Daniel is about to go off traveling again, and so am I – so it was a lucky thing that we found a time to record this final episode of Season Six – in spite of noisy NYC construction and a sketchy skype connection.

In today’s conversation Daniel talks about what motivates people to grow, the evolution of humanity, what parents can do when they see their mistakes, and why he might sound upset when he’s in a car careering toward a cliff.

Although Daniel and I don’t always see or articulate things in the same way, I am so grateful for the courageous work he has done and continues to do – not only for himself, but for the planet, for the world’s children and for the child inside each one of us.

I also want to take a moment to thank all of you who’ve listened to all 16 episodes of this Season Six.  I commend you for taking the time to hear, think, talk and breathe about so many painful and challenging ideas.  I’m pretty sure it hasn’t always been easy for any of us.

I don’t usually know what the point of this podcast is, but I sometimes have a bit of hope that it might somehow help the world come closer to being a safe, nurturing and supportive place in which human beings can thrive.  I don’t know how these things work, but I s’pose a girl can always dream.   Thanks for being a part of that journey.
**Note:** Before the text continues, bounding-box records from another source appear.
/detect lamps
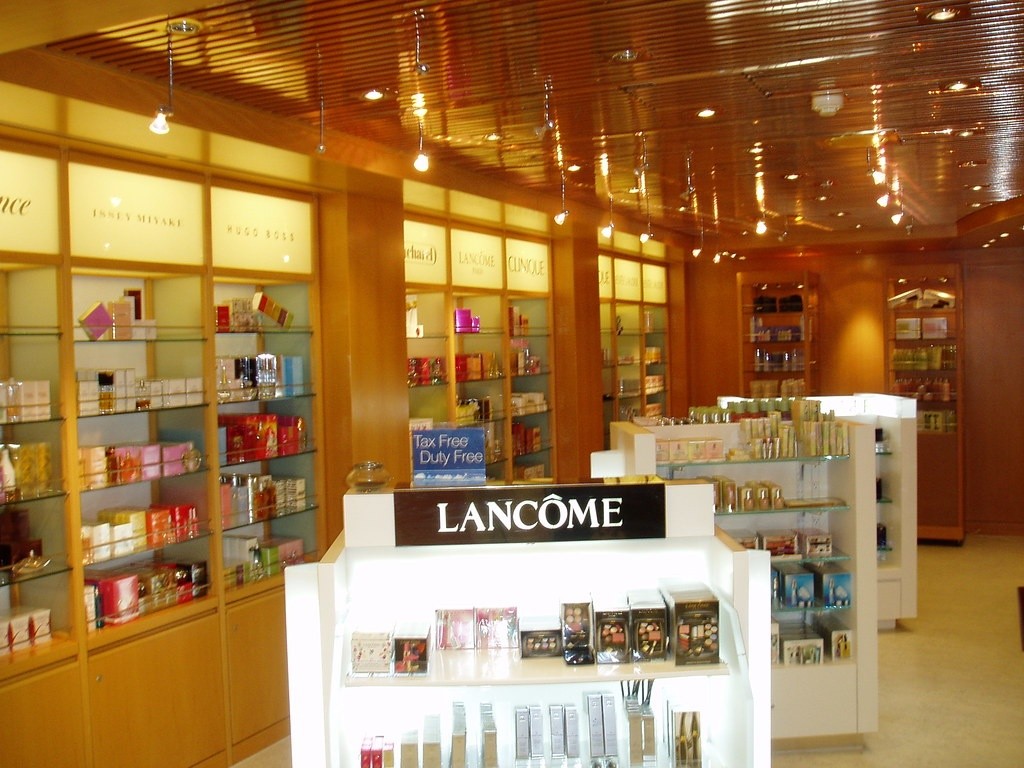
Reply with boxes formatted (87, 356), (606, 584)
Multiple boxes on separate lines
(555, 175), (569, 225)
(602, 197), (615, 237)
(149, 27), (173, 135)
(413, 110), (428, 172)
1 comment to P37: Careening Toward the Cliff

  • Derek Vernon Smith

    Nice chat. Speaking as a parent who has recognised – and is still uncovering – the terrible parenting I inflicted on my daughter, I would never say I should never have fathered her. I think that would be terrible and abusive. She is in the world now and her precious life is of enormous value (and I am not speaking of any benefits that might accrue to me – she is a free agent and can associate with me freely or ostracise me, I will support her as best as I am able and expect nothing, zero, zilch in return). It is a fact – and certainly not one that in any way absolves parents from their misdeeds – that many harmed children grow to do much good in the world. Daniel is a case in point, Stefan Molyneux is another, and there are innumerable further examples. So I join with Daniel in calling for child-centred parenting, openness about the misdeeds of parents, and so forth, but not with his disavowal of the cycle of birth and life. That position is a formative contradiction because were it applied with rigour he would not have been able to engage in his teaching and extend his healing perspective to the world.